> _Direction 1_
Translate this sentence from the Exchange monitoring page into German: "Probing carries out multiple tests on particular mail server services (e.g. client protocols, storage data services responsible for mail flow, data migration or storing)."

---*---

[Update]: This post was updated on May 16, 2017.
The release of Exchange 2013 (and then continued in Exchange 2016) brought us another gem to the precious set of Exchange functionalities, Managed Availability is also known as Active Monitoring or Local Active Monitoring (LAM). Briefly speaking, it is an in-built Exchange monitoring system, which automatically analyses mail server components, and in case of any detected errors or corruptions attempts to fix them (e.g. switches a mailbox database to another server, etc.)
Monitoring Exchange server health and performance using managed availability
The structure of Managed Availability consists of three components:
- Probing
- Monitoring
- Responder
Probing carries out multiple tests on particular mail server services (e.g. client protocols, storage data services responsible for mail flow, data migration or storing). They are carried out on the basis of:
- performance tests – they verify the response value of a particular service according to predefined performance thresholds (e.g. what is the response time of Exchange ActiveSync service),
- health tests – they check the status of a service (active or not responding),
- exception tests – they verify if there are any exceptional events in running services.

---*---

> _Direction 2_
Gather every line in the listing below that contains the word "dark".

---*---

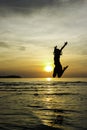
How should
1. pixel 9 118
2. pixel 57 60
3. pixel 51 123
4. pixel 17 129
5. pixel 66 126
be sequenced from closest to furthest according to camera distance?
1. pixel 57 60
2. pixel 17 129
3. pixel 66 126
4. pixel 51 123
5. pixel 9 118

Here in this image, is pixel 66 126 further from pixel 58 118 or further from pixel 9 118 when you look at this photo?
pixel 9 118

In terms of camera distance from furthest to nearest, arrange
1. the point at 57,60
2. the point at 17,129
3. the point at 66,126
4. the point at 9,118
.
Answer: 1. the point at 9,118
2. the point at 66,126
3. the point at 17,129
4. the point at 57,60

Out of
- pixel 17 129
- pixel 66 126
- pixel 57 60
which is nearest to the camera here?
pixel 57 60

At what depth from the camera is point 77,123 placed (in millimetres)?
15367

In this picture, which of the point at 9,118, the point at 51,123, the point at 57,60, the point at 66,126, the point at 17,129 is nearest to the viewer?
the point at 57,60

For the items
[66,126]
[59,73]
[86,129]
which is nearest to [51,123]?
[66,126]

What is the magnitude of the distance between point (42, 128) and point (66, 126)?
139 cm

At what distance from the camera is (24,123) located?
50.8 ft

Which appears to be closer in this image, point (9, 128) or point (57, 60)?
point (57, 60)

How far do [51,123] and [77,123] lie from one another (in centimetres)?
150

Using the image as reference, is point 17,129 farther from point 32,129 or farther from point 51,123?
point 51,123

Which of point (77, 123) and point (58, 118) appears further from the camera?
point (58, 118)

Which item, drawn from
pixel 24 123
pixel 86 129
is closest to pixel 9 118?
pixel 24 123

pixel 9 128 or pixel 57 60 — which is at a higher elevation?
pixel 57 60
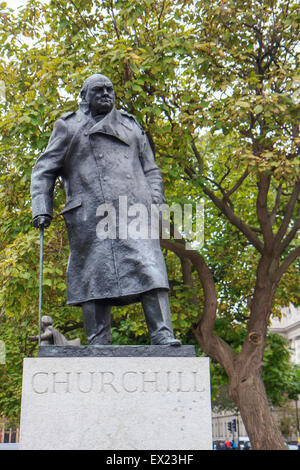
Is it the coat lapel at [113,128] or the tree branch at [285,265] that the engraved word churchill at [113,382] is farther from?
the tree branch at [285,265]

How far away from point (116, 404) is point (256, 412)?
836 centimetres

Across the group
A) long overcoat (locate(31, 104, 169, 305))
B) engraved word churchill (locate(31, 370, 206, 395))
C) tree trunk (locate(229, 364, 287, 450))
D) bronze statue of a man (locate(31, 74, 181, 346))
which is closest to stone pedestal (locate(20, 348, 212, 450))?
engraved word churchill (locate(31, 370, 206, 395))

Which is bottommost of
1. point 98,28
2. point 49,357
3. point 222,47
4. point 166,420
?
point 166,420

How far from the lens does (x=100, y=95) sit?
5.48 m

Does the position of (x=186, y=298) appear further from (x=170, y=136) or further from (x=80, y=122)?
(x=80, y=122)

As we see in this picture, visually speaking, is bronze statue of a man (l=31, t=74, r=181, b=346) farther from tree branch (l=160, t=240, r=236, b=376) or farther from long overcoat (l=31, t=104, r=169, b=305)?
tree branch (l=160, t=240, r=236, b=376)

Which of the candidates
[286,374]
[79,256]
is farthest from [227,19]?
[286,374]

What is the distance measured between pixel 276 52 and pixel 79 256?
914 cm

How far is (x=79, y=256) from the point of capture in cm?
530

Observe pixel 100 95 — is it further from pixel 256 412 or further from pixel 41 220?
pixel 256 412

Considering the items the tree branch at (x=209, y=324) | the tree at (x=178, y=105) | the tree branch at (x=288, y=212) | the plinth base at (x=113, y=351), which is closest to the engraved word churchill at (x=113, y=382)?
the plinth base at (x=113, y=351)

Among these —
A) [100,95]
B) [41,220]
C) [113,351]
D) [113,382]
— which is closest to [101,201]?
[41,220]

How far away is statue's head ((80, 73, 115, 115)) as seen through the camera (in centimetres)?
547

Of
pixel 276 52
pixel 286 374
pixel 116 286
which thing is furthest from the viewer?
pixel 286 374
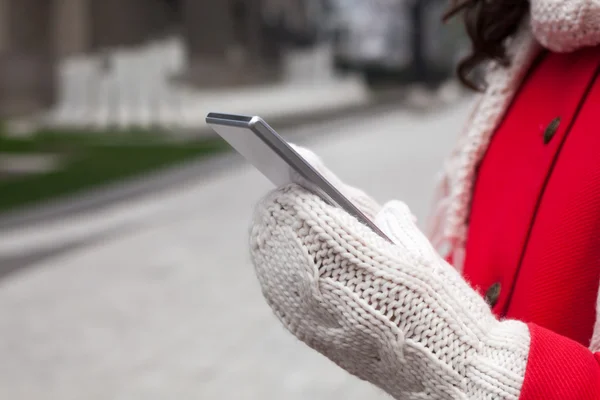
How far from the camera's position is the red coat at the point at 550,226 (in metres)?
1.01

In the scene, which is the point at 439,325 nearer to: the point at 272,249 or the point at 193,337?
the point at 272,249

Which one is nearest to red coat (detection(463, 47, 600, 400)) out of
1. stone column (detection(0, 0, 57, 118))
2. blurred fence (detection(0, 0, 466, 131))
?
blurred fence (detection(0, 0, 466, 131))

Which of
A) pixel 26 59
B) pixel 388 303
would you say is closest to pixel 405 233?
pixel 388 303

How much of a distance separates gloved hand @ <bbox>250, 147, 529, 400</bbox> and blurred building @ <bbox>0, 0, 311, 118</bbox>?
15.7 meters

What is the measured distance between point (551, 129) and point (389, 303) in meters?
0.37

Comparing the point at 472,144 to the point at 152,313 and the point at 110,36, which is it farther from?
the point at 110,36

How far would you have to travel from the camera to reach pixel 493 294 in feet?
4.06

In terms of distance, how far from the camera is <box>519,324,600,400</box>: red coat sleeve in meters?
0.99

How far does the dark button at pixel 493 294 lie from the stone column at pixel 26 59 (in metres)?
15.6

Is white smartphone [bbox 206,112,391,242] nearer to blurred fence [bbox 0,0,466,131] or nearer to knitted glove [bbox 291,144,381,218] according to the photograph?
knitted glove [bbox 291,144,381,218]

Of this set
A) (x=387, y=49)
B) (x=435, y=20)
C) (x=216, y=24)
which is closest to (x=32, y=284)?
(x=216, y=24)

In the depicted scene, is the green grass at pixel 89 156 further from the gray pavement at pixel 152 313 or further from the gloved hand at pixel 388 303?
the gloved hand at pixel 388 303

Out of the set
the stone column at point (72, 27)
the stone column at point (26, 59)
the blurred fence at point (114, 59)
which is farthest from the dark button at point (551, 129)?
the stone column at point (72, 27)

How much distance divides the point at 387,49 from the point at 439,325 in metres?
31.1
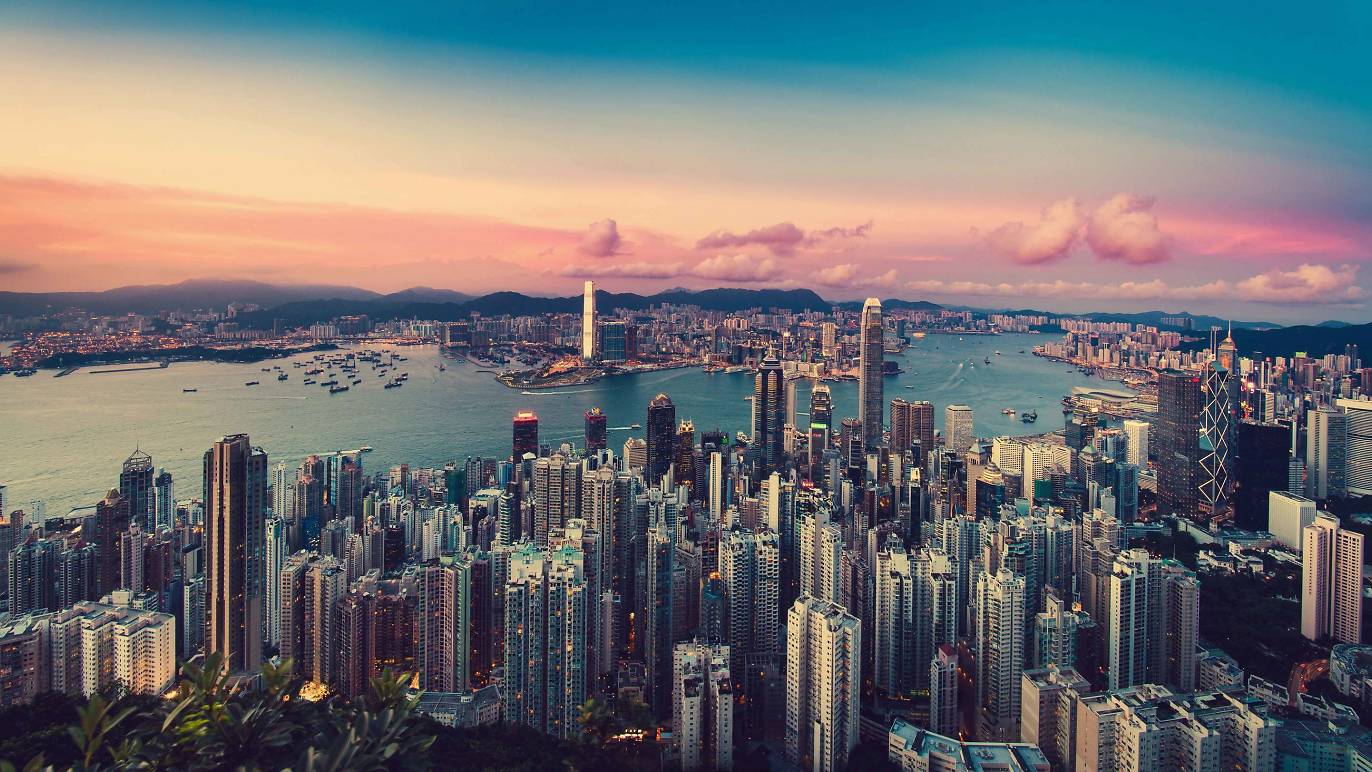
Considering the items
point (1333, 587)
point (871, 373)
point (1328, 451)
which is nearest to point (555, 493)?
point (1333, 587)

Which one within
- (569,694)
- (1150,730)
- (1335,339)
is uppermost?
(1335,339)

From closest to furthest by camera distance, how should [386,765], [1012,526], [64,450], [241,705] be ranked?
1. [386,765]
2. [241,705]
3. [1012,526]
4. [64,450]

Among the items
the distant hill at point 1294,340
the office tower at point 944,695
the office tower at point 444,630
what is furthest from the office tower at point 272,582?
the distant hill at point 1294,340

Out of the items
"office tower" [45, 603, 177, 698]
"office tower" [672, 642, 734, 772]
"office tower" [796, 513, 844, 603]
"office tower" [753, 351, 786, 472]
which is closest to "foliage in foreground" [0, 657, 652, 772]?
"office tower" [45, 603, 177, 698]

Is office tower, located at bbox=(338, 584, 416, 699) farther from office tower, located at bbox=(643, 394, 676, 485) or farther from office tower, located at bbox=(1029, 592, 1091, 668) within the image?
office tower, located at bbox=(643, 394, 676, 485)

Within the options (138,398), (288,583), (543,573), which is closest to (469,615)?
(543,573)

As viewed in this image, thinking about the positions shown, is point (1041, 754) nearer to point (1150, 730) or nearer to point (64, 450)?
point (1150, 730)

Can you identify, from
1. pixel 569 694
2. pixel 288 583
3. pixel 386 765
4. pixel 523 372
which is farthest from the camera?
pixel 523 372
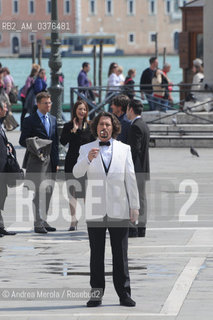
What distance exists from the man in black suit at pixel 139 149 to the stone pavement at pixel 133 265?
21 centimetres

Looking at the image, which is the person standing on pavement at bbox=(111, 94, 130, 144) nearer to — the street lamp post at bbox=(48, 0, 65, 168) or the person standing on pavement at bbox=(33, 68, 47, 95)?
the street lamp post at bbox=(48, 0, 65, 168)

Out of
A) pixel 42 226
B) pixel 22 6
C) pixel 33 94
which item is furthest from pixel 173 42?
pixel 42 226

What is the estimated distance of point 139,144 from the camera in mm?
12016

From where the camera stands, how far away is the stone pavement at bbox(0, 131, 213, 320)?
8.23m

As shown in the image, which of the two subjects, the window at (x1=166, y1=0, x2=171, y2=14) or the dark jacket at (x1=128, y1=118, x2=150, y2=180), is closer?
the dark jacket at (x1=128, y1=118, x2=150, y2=180)

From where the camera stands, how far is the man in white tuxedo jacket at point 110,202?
846 centimetres

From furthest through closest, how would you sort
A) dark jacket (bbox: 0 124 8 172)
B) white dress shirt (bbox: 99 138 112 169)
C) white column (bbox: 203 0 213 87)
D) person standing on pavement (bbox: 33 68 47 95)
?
1. white column (bbox: 203 0 213 87)
2. person standing on pavement (bbox: 33 68 47 95)
3. dark jacket (bbox: 0 124 8 172)
4. white dress shirt (bbox: 99 138 112 169)

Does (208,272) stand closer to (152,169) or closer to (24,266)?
(24,266)

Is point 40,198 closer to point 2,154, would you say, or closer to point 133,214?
point 2,154

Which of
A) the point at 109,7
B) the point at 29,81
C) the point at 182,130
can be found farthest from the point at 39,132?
the point at 109,7

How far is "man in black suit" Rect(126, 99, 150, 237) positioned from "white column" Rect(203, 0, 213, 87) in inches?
479

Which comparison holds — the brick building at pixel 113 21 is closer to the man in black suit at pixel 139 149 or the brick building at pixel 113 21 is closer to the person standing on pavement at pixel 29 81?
the person standing on pavement at pixel 29 81

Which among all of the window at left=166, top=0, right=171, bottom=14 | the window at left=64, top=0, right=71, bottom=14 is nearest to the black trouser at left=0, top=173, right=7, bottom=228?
the window at left=64, top=0, right=71, bottom=14

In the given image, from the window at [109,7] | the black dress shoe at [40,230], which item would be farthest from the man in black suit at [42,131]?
the window at [109,7]
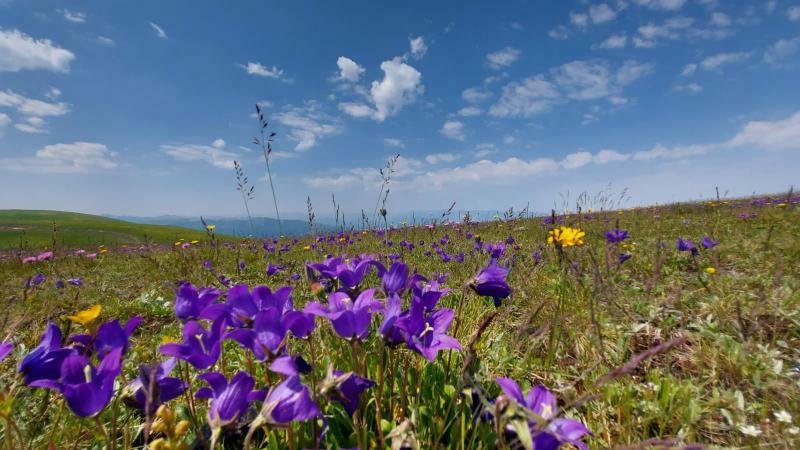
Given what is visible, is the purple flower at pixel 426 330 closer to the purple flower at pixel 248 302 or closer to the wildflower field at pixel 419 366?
the wildflower field at pixel 419 366

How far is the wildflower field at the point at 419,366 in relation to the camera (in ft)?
4.18

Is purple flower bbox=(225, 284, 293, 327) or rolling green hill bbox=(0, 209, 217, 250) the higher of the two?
purple flower bbox=(225, 284, 293, 327)

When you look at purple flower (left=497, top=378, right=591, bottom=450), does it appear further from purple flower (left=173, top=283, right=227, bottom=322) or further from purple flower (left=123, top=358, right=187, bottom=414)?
purple flower (left=173, top=283, right=227, bottom=322)

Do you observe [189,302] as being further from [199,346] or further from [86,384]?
[86,384]

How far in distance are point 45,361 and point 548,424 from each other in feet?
5.81

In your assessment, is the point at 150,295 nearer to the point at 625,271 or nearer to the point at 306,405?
the point at 306,405

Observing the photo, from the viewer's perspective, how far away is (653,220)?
1173 centimetres

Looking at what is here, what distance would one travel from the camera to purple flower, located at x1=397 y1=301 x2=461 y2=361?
1.53 m

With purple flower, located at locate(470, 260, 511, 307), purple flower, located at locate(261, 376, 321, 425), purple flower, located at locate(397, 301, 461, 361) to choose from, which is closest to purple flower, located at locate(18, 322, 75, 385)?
purple flower, located at locate(261, 376, 321, 425)

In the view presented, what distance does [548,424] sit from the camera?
111 centimetres

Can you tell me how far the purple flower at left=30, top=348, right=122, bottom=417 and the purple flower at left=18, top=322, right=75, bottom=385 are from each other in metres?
0.19

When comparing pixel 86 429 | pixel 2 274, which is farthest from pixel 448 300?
pixel 2 274

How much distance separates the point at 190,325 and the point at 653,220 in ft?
43.5

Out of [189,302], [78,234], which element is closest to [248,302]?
[189,302]
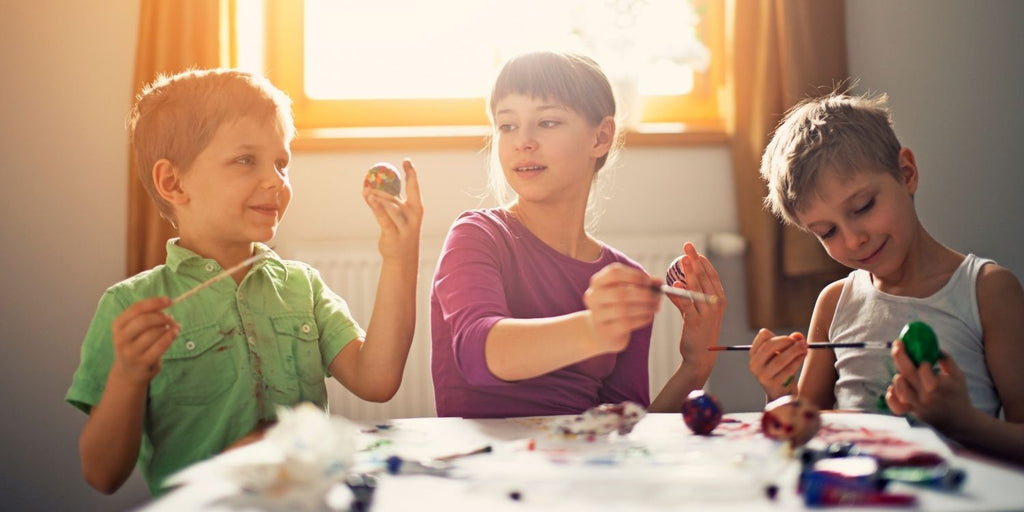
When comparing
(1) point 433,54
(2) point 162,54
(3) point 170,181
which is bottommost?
(3) point 170,181

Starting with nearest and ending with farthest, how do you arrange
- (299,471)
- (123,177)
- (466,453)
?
(299,471) → (466,453) → (123,177)

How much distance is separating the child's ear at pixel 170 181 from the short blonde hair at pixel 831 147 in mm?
912

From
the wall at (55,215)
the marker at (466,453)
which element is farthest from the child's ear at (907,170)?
the wall at (55,215)

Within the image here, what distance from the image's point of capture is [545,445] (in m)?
0.84

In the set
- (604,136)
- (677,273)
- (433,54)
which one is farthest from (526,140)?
(433,54)

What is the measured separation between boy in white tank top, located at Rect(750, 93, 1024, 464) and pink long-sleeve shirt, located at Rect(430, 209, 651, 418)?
0.24 m

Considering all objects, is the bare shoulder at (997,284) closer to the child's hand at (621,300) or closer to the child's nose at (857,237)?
the child's nose at (857,237)

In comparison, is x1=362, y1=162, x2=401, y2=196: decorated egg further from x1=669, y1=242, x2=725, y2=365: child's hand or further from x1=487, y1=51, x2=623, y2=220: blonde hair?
x1=669, y1=242, x2=725, y2=365: child's hand

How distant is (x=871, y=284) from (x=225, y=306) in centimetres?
96

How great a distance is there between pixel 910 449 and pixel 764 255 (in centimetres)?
157

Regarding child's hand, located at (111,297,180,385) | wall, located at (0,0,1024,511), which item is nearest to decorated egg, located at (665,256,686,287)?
child's hand, located at (111,297,180,385)

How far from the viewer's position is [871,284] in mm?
1318

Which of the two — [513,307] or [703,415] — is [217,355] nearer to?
[513,307]

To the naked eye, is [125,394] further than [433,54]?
No
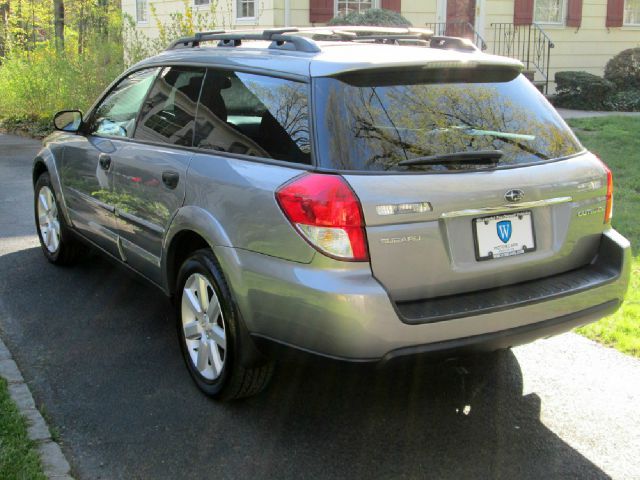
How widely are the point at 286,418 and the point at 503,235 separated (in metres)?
1.35

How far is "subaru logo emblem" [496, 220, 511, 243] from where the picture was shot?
3.29 m

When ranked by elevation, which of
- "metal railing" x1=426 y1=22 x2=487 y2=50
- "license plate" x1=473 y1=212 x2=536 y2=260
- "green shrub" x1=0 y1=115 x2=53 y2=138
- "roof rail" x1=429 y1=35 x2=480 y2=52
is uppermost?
"metal railing" x1=426 y1=22 x2=487 y2=50

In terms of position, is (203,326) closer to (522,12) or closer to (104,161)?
(104,161)

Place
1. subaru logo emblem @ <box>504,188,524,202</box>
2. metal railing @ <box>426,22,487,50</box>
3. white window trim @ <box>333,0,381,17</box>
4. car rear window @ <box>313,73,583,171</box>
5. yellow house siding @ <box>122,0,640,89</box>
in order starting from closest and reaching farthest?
car rear window @ <box>313,73,583,171</box> → subaru logo emblem @ <box>504,188,524,202</box> → yellow house siding @ <box>122,0,640,89</box> → white window trim @ <box>333,0,381,17</box> → metal railing @ <box>426,22,487,50</box>

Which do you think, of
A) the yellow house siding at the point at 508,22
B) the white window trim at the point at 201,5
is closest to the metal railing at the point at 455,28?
the yellow house siding at the point at 508,22

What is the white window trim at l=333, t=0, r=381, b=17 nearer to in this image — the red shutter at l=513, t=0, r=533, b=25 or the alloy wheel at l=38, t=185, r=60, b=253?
the red shutter at l=513, t=0, r=533, b=25

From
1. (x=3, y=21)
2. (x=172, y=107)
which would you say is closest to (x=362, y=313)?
(x=172, y=107)

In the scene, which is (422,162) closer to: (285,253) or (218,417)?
(285,253)

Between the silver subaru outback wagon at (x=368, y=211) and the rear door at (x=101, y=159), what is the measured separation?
27.0 inches

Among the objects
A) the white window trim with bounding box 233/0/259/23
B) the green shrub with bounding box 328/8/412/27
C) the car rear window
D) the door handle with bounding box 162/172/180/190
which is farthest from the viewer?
the white window trim with bounding box 233/0/259/23

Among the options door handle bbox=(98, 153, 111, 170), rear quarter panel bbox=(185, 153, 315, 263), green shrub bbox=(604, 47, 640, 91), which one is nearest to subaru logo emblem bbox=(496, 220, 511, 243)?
rear quarter panel bbox=(185, 153, 315, 263)

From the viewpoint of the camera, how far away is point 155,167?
422cm

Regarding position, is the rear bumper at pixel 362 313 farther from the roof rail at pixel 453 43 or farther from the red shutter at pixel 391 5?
the red shutter at pixel 391 5

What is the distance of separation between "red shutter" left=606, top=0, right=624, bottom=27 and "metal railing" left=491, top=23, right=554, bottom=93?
2.12 metres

---*---

> _Written reply 1_
Probing führt mehrere Tests an bestimmten Diensten des Mailservers durch (z. B. Client-Protokolle, Speicherdatendienste, die für den Mailfluss, die Datenmigration oder die Speicherung zuständig sind).

> _Written reply 2_
How far does the dark button at pixel 493 294 lie from the stone column at pixel 26 59 (in metres)?
which is farthest from the dark button at point (551, 129)?
As shown in the image, which of the two subjects, the window at (x1=166, y1=0, x2=171, y2=14) or the dark jacket at (x1=128, y1=118, x2=150, y2=180), is closer?
the dark jacket at (x1=128, y1=118, x2=150, y2=180)
A) dark jacket (bbox: 0 124 8 172)
3. dark jacket (bbox: 0 124 8 172)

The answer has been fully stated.